Seitenauszug:
Neue Führung in China:Xi wer?

Es ist der wichtigste politische Moment der letzten zehn Jahre: Die Kommunistische Partei hat getagt, der neue Generalsekretär, Xi Jinping, steht fest. Doch das chinesische Volk interessiert sich kaum dafür. Kein Wunder: Die Partei hat dem Volk außer Floskeln nichts zu sagen.

Kai Strittmatter, Peking

Xi Jinping Replaces Hu Jintao as China Communist Party Chief

Freundliches Desinteresse: Chinesische Pendler achten in der Pekinger U-Bahn nicht auf ihren neuen Führer, Xi Jinping.

(Foto: Bloomberg)

Der Parteitag der Kommunistischen Partei ist zu Ende. Woran man das erkennt? Die Volkszeitung erscheint mit einer ganz in rot gedruckten Titelseite und freut sich auf eine "noch glücklichere Zukunft". Der Himmel über Peking kippt nach acht wundersam tiefblauen Tagen wieder ins gewohnt Gelb-Braune. Das Internet wird wieder schneller.

Entnommenes Material:
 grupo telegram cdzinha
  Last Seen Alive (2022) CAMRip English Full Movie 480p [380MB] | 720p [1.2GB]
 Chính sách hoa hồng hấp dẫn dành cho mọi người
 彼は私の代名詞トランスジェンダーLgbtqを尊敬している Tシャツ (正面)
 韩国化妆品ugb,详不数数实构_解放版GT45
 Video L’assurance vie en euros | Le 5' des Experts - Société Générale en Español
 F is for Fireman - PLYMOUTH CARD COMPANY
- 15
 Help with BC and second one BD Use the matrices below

Zu erledigende Aufgabe:
Nennen Sie alle Anzeichen, an denen man laut dem Seitenauszug über die neue Führung in China erkennt, dass der Parteitag zu Ende ist.

Antwortfeld:
- Die Volkszeitung erscheint mit einer ganz in Rot gedruckten Titelseite und freut sich auf eine „noch glücklichere Zukunft“.
- Der Himmel über Peking kippt nach acht wundersam tiefblauen Tagen wieder ins gewohnte Gelb-Braun.
- Das Internet wird wieder schneller.